Estratto del testo:
Caravan # 12 – I Cancelli dell’Eden (Medda, Olivares)
Premessa 1: sarà uno dei miei sproloqui più lunghi, già vi avviso… E’ da più di una settimana che ho letto quest’ultimo numero della mini e solo ora sono riuscito a mettere per iscritto il mio commento, il che è di per sé straordinario.
Premessa 2: ha un certo fascino che la mini si concluda lo stesso mese del gran finale di
Lost…
Premessa 3: possibile presenza di
spoilerL’ultimo numero di
Caravan è qualcosa di spettacolare. E’ incredibile come un finale possa essere così chiarificatore degli obiettivi di tutta la serie e nello stesso tempo così ermetico, così povero di spiegazioni. Il che per una serie Bonelli è qualcosa di inusuale.

Consegne:
a - Elenca tutte le premesse numerate con cui si apre la recensione di Caravan, riportando per ciascuna l'etichetta e il relativo testo.
b - Riscrivi un passo della recensione di Caravan sostituendo "serie" con "saga". Parti dalle parole "Premessa 2: ha" e fermati dopo "qualcosa di inusuale.".
I dati hanno una fonte diversa dalla recensione.

Dati forniti:
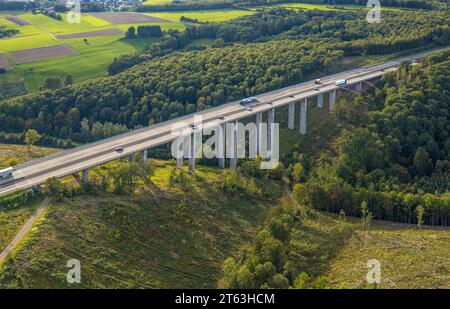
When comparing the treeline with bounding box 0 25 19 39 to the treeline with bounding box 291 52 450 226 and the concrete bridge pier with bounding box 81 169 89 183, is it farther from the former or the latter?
the treeline with bounding box 291 52 450 226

Soluzioni:
a -
Premessa 1: sarà uno dei miei sproloqui più lunghi, già vi avviso… E' da più di una settimana che ho letto quest'ultimo numero della mini e solo ora sono riuscito a mettere per iscritto il mio commento, il che è di per sé straordinario.
Premessa 2: ha un certo fascino che la mini si concluda lo stesso mese del gran finale di Lost…
Premessa 3: possibile presenza di spoiler

b -
Premessa 2: ha un certo fascino che la mini si concluda lo stesso mese del gran finale di
Lost…
Premessa 3: possibile presenza di
spoilerL’ultimo numero di
Caravan è qualcosa di spettacolare. E’ incredibile come un finale possa essere così chiarificatore degli obiettivi di tutta la saga e nello stesso tempo così ermetico, così povero di spiegazioni. Il che per una saga Bonelli è qualcosa di inusuale.